Please click on the attachment to view Glen Shellrude, “The Freedom of God in Mercy and Judgment: A Libertarian Reading of Romans 9:6-29”, Evangelical Quarterly 81.4 (2009), 306–318.
Here is the author’s abstract:
Romans 9:6-26 is commonly interpreted to mean that Jewish unbelief and Gentile
responsiveness to the Gospel was something ordained or predestined by
God. This article identifies elements in the whole context of 9 – 11 which call this
approach in question.
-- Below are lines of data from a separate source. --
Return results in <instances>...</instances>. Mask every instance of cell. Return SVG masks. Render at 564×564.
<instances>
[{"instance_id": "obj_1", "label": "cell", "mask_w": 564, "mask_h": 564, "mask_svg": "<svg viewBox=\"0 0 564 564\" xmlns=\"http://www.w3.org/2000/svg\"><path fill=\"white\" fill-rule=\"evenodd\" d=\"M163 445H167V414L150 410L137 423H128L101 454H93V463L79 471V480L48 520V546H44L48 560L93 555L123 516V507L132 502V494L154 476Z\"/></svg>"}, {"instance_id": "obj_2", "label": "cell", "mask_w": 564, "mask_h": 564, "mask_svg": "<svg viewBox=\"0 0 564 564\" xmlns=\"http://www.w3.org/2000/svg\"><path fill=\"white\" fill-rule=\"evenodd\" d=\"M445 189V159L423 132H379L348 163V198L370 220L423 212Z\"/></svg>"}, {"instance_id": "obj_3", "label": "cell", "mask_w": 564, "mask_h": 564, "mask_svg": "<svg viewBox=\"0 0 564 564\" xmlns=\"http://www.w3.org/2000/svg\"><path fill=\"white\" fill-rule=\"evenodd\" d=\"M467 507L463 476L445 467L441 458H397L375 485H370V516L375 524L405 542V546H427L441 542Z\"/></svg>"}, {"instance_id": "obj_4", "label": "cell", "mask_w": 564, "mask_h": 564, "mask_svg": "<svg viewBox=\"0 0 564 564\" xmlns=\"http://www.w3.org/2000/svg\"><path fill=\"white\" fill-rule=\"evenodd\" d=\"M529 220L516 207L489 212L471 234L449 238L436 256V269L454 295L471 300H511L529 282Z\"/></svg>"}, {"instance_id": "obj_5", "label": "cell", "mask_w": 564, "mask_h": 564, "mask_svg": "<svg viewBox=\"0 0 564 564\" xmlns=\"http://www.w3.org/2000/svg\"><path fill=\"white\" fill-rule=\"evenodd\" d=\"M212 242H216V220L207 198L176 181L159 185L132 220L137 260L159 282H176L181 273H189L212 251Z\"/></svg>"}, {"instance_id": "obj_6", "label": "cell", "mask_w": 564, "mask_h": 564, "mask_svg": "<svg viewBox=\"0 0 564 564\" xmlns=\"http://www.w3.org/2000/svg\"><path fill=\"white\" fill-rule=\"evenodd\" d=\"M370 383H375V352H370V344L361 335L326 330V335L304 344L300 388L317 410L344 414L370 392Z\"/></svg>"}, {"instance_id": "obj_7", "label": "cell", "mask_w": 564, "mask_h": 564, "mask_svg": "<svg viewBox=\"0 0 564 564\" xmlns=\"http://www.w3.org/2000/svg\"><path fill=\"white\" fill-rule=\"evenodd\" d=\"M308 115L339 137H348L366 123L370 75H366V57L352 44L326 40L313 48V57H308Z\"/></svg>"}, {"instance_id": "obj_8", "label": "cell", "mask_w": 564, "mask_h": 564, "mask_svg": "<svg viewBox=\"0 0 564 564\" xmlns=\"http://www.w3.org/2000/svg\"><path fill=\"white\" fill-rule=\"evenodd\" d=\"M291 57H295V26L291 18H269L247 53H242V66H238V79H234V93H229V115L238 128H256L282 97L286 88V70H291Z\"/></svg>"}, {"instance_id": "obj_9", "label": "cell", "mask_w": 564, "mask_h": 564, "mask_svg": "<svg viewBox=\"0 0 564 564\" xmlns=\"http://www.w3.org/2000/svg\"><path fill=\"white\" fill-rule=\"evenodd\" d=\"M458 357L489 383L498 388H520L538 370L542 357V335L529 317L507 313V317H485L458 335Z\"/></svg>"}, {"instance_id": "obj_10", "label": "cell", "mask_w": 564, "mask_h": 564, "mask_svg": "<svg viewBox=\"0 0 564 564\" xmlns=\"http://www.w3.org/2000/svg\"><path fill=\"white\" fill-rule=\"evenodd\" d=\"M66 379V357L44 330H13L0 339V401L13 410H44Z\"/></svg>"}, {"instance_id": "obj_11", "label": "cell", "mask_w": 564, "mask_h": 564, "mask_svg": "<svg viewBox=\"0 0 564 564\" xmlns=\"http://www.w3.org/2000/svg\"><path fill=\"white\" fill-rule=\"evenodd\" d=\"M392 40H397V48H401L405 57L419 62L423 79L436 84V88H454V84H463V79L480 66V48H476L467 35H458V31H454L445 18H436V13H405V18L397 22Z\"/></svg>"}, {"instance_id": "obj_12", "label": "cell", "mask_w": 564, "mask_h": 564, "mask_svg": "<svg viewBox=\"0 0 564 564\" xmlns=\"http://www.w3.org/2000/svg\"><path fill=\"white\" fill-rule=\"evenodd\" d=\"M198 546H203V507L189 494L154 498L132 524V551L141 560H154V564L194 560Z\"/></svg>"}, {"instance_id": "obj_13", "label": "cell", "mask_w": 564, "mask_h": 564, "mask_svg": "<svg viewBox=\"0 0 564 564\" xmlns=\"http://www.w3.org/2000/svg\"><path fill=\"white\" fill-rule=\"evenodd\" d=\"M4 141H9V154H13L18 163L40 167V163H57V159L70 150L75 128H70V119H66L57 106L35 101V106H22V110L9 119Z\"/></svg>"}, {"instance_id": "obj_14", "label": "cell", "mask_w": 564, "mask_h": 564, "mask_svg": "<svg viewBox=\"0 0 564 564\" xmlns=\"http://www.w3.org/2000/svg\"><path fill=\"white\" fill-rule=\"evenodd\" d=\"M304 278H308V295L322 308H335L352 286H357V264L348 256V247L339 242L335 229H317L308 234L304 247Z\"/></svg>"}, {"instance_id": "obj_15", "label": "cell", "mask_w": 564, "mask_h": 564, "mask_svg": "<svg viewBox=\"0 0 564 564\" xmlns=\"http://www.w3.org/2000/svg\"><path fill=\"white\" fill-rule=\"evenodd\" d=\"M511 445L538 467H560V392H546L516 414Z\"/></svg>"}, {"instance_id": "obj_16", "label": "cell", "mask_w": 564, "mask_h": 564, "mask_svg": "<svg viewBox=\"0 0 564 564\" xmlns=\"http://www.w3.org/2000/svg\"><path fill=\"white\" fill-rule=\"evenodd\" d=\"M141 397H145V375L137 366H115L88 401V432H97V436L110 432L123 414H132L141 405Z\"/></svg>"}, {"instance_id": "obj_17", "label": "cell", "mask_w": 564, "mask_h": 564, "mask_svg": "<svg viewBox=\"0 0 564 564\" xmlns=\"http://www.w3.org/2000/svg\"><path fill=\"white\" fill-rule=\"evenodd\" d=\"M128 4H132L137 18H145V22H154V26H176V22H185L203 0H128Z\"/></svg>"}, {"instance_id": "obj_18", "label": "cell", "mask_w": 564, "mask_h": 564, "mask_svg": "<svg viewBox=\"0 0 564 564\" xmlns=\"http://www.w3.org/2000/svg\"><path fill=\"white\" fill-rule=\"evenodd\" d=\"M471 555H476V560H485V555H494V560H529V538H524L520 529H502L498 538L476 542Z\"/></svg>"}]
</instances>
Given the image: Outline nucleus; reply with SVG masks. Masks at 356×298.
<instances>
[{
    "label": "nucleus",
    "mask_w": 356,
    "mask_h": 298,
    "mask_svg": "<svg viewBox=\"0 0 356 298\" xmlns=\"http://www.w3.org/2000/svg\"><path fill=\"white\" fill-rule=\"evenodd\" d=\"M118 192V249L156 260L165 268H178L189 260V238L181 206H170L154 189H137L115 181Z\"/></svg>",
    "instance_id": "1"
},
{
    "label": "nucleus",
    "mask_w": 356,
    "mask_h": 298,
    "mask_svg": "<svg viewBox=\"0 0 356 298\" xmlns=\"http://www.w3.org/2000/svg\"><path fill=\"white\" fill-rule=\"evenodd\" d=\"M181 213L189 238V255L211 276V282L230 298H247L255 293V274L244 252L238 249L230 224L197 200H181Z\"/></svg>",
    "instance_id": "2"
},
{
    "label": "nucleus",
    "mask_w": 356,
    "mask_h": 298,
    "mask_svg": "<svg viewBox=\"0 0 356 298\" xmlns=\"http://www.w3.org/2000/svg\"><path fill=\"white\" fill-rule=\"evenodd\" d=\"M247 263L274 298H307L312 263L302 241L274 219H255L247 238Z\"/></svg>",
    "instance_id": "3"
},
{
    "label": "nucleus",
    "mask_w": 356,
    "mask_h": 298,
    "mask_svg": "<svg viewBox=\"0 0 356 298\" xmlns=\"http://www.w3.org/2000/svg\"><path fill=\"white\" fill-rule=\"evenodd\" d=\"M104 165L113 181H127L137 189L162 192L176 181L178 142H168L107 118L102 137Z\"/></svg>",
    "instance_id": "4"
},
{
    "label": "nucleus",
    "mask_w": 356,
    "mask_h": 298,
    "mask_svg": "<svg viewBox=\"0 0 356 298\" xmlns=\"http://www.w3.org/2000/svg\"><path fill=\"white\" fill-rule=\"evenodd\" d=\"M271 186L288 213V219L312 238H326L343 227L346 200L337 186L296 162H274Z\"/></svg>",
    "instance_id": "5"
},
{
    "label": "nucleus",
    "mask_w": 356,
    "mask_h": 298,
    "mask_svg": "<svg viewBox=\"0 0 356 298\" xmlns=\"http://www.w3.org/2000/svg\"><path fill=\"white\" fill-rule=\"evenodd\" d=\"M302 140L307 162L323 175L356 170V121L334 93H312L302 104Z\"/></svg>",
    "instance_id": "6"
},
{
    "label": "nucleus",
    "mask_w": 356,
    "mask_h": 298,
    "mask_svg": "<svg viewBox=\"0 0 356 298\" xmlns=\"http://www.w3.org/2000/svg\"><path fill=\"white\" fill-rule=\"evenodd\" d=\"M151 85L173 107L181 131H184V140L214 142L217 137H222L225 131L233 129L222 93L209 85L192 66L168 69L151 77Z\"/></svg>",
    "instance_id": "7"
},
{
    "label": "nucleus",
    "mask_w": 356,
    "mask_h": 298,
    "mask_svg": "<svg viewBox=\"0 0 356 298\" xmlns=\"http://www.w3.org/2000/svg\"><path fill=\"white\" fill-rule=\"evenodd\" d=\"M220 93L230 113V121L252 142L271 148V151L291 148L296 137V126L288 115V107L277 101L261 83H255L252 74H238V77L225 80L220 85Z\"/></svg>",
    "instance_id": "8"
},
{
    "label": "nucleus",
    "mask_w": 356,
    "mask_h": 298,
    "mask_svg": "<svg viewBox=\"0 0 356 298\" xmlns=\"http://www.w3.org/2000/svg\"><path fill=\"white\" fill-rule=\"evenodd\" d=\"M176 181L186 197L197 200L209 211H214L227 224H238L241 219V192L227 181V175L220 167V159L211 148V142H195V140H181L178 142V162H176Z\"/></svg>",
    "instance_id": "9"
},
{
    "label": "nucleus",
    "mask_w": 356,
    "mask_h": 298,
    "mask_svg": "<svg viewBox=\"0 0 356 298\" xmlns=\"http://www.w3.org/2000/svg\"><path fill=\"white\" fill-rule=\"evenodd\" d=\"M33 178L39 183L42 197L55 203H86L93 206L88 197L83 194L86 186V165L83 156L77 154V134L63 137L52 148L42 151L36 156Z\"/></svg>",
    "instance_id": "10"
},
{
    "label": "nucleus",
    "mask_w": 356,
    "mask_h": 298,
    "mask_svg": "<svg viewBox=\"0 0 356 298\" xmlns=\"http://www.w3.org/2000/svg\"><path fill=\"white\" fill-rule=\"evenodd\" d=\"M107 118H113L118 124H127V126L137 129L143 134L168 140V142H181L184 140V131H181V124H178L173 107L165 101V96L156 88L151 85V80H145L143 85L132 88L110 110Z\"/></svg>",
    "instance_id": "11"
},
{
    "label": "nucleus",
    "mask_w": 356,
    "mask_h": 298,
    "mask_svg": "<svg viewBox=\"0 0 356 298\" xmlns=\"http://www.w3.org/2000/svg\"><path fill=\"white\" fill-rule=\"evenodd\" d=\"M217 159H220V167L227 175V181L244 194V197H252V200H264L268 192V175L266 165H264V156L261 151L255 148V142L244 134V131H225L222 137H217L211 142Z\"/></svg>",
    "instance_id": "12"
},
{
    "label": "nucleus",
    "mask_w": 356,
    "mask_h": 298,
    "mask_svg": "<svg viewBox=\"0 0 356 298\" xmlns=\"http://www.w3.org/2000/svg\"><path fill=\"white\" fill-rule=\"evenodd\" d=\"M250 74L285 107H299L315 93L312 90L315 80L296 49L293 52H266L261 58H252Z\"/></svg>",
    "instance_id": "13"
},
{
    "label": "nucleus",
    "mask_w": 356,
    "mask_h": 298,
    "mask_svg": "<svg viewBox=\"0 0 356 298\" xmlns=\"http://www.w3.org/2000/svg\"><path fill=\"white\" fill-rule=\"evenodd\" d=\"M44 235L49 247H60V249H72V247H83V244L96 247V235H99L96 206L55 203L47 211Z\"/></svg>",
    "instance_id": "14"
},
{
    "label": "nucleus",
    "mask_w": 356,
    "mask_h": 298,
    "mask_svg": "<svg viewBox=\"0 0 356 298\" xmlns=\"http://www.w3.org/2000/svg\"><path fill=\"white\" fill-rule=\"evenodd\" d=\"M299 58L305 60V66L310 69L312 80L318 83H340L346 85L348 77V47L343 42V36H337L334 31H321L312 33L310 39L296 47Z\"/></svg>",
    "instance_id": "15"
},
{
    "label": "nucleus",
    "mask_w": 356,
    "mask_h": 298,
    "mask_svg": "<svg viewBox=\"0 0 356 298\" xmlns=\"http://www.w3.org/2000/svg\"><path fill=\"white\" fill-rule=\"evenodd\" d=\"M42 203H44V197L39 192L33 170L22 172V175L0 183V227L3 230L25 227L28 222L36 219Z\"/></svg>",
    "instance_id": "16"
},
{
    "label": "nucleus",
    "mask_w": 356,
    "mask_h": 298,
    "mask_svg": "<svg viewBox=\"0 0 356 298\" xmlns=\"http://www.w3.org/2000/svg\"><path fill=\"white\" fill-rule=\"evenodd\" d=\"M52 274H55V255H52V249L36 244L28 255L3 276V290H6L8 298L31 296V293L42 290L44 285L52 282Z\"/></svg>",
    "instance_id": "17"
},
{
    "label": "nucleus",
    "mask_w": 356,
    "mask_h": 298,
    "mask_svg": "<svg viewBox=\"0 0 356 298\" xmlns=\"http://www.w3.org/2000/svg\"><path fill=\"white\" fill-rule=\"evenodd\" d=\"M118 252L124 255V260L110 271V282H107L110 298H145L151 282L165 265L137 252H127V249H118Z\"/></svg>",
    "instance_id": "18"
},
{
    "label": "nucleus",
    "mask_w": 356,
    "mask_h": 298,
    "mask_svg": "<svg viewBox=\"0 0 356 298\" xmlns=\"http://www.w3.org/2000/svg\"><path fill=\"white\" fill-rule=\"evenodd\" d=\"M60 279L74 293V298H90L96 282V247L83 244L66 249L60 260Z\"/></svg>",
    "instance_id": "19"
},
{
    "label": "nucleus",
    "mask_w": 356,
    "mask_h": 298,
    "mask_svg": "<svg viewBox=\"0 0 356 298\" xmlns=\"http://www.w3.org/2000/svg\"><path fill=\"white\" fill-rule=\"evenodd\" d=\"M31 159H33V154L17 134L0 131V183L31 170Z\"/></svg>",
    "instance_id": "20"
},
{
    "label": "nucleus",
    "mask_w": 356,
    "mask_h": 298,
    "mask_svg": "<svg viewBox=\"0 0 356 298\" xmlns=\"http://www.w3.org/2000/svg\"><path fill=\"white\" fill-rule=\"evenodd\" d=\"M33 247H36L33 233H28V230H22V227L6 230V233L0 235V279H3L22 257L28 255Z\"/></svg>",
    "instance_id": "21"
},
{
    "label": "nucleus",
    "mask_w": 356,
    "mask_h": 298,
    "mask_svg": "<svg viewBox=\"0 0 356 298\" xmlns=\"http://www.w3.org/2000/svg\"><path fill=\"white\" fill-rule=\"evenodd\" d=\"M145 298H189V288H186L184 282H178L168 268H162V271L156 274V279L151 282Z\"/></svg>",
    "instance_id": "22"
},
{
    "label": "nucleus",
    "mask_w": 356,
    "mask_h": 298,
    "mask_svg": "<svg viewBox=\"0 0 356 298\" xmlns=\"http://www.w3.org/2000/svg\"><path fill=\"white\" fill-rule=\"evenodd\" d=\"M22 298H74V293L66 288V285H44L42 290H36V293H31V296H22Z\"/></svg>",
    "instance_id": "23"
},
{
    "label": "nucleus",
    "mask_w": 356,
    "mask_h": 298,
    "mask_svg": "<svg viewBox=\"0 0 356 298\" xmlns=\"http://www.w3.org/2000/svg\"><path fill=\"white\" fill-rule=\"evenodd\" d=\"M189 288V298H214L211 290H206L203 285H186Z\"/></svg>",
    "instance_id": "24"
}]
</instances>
It then proposes that Paul’s intent is to rebut the claim
that God was under obligation to ensure that Israel recognize the time of fulfillment.
Paul argues that God: 1. is free to define his people on the basis of who
responds to his gracious initiative; 2. is free to respond to Israel’s unbelief with
a judgment of hardening rather than turning up the heat of irresistible grace; 3.
is free to use the occasion of a hardened Israel for a broader proclamation of the
Gospel; 4. is free to show mercy to Gentiles, to those who were not understood
as the primary recipients of God’s covenant promises. The overarching point is
that when the present situation is viewed from this perspective, God’s Word has
clearly not failed. The objectives of the article are 1. to challenge the traditional
Calvinist reading of the text; 2. to propose an alternative which is not eisegetical
but is supported by a reconstruction of the issue to which Paul was responding
and the context of his whole argument in Romans 9 – 11.